Goal:
Answer these questions from the text on MIPS pipelining, numbering your answers to match.
1. How many bits long are all MIPS instructions?
2. In which pipeline stage are load and store instructions performed to read and write data?
3. How many of the most significant bits specify the opcode for all instruction types?

Extract provided:
Table 1 Instruction execution without pipeline; the throughput is two instructions per clock cycle
Table 2 Instructions execution with pipeline; the throughput is four instructions every six clock cycles

All MIPS instructions are 32 bit long. The instruction set is a compiler-based encoding of the machine instructions (i.e., code generation efficiency is used to choose alternative instructions). Multiple simple instruction sections are packed together into an instruction word. To do several operations simultaneously in pipelining, the simultaneous implementation of devices such as memory, integer units, and other units is essential. Pipelining involves five stages: fetch, decode, execute, memory, and write back.

  • Fetch: In this stage, we fetched the instruction from the memory based on the address provided in the program counter (PC). Incrementing by four to the previous instruction address may update the PC. Alternately, it can be updated by a branch address provided by conditional or unconditional branch instructions. The instruction is fetched from the memory and relayed on to the next stage:

    • PC ≤ (PC + 4),

    • PC ≤ Branch address.

  • Decode: In instruction decode, the opcode is decoded by the decoder unit. The register bank is also present in this stage to find the effective address. When in indirect-addressing mode, two clock cycles are required. For different addressing modes, operands are identified through the register bank and handed to the next stage for computation.

  • Execute: All logical and arithmetic operations are performed in this stage. The operation performed on the data are dependent on the control signals generated in the decode stage for each instruction [2]. The integer unit consists of the arithmetic logic unit (ALU), shifter, and multiplier devices. In addition, the effective addresses used for load and store operations are computed.

  • Memory: All memory related instructions are executed in this stage. Depending on the control signals, instructions such as load and store are performed to read and write the data.

  • Write back: The registers are updated in this stage. The corresponding data are updated in the register array located in decode stage. The data may be coming from a memory location or another register.

MIPS cores have three types of instructions: I-type, J-type, and R-type (see Table 3). The six most significant bits for all types specify the opcode to select the type of instruction. R instructions are used when all the values used by the corresponding instruction are used from registers. I instructions are used when the instruction operates on a register and an intermediate value. Immediate values may be up to 16 bits long; larger number values cannot be manipulated by immediate instructions. J instructions are used for jumps; it has the most bits available for an immediate value to be stored because addresses are typically large numbers.

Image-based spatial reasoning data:
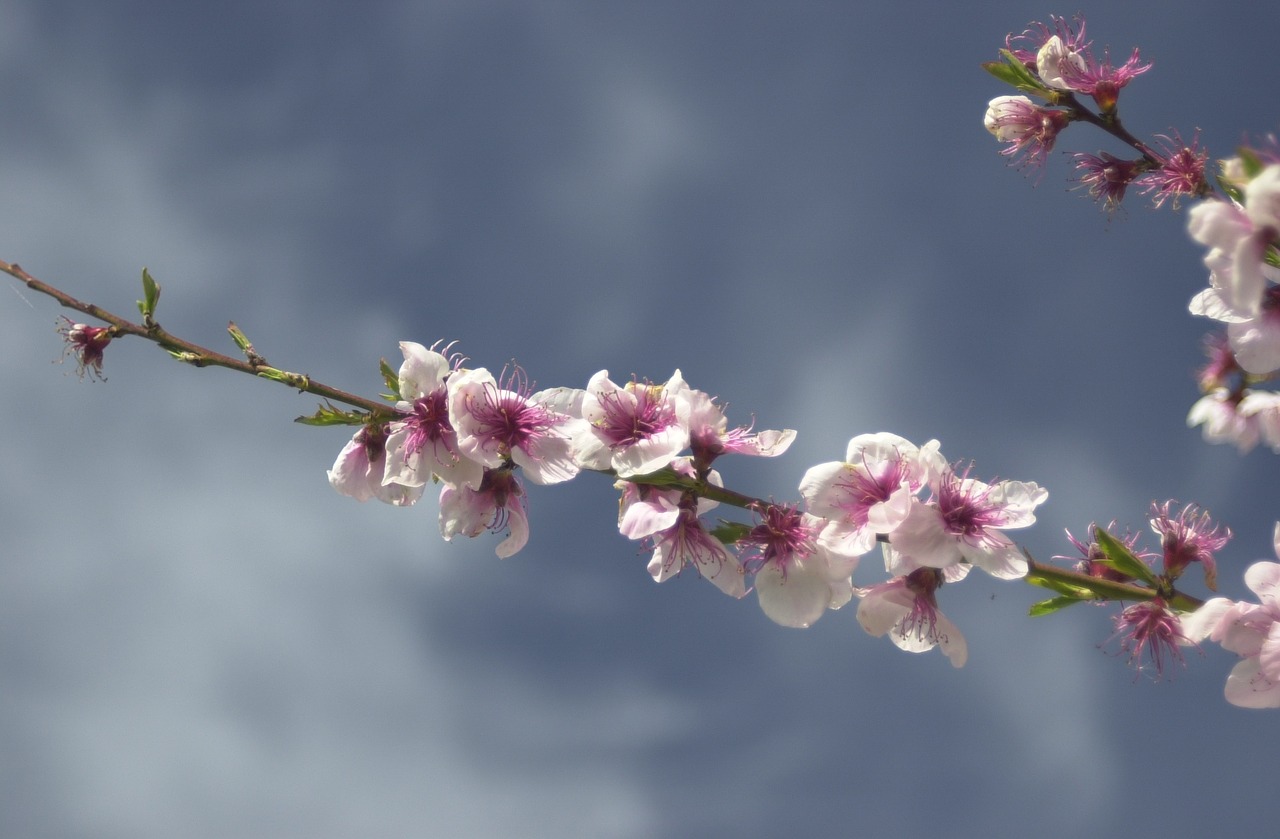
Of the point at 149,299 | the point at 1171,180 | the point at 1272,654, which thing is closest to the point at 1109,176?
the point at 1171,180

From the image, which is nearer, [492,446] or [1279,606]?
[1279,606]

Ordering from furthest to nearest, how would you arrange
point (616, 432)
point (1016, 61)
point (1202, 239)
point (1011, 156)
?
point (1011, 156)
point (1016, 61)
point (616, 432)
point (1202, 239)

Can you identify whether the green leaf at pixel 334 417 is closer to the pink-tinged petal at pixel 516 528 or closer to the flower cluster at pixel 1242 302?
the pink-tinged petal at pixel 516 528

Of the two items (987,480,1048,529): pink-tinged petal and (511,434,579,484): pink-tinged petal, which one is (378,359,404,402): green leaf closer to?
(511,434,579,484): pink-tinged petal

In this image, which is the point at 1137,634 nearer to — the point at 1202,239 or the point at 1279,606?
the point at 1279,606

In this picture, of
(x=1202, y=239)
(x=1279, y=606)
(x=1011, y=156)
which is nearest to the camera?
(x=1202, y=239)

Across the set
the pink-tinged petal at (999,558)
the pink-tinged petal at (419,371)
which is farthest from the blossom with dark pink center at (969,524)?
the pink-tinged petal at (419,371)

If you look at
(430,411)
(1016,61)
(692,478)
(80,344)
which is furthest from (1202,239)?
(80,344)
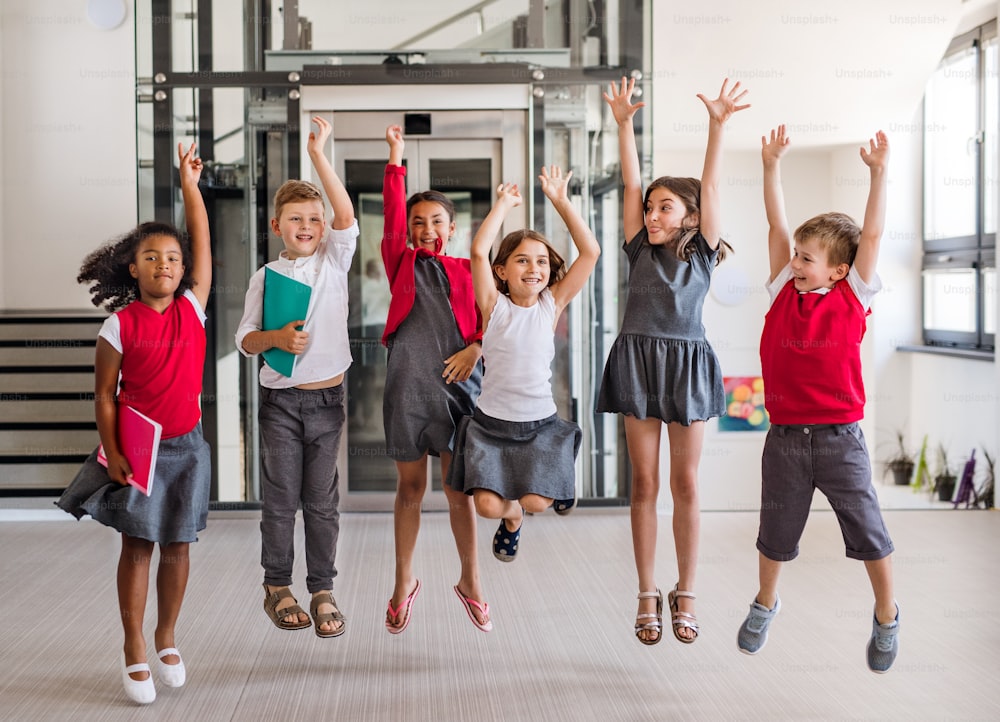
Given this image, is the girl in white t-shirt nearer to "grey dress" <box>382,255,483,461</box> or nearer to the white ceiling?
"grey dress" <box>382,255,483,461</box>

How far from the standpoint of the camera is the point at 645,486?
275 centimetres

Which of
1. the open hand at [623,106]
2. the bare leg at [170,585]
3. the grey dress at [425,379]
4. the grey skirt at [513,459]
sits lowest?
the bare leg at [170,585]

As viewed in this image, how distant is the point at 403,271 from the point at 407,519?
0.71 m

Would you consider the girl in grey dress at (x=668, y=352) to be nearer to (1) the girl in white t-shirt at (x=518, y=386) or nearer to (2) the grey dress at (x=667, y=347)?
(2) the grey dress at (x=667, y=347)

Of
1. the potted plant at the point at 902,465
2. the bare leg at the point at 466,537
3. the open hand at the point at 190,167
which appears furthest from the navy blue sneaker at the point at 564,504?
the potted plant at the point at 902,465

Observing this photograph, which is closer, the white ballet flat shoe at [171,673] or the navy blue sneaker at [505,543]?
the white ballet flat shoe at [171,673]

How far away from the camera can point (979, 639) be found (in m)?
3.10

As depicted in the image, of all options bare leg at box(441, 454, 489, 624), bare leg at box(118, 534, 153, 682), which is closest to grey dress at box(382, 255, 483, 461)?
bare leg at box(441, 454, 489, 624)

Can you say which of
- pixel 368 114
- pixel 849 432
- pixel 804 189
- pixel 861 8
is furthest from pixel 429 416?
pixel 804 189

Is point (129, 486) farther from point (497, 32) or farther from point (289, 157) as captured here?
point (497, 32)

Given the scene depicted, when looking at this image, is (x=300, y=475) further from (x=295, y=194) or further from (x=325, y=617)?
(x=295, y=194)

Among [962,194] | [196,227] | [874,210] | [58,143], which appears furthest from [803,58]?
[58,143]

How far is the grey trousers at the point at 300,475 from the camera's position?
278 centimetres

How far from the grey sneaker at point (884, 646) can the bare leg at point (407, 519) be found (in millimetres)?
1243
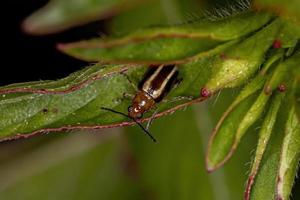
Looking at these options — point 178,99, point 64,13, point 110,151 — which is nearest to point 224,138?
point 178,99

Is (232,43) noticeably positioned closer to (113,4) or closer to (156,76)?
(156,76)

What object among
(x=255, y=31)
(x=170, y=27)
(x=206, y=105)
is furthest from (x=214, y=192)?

Task response:
1. 32 bits
2. The memory stage
3. Six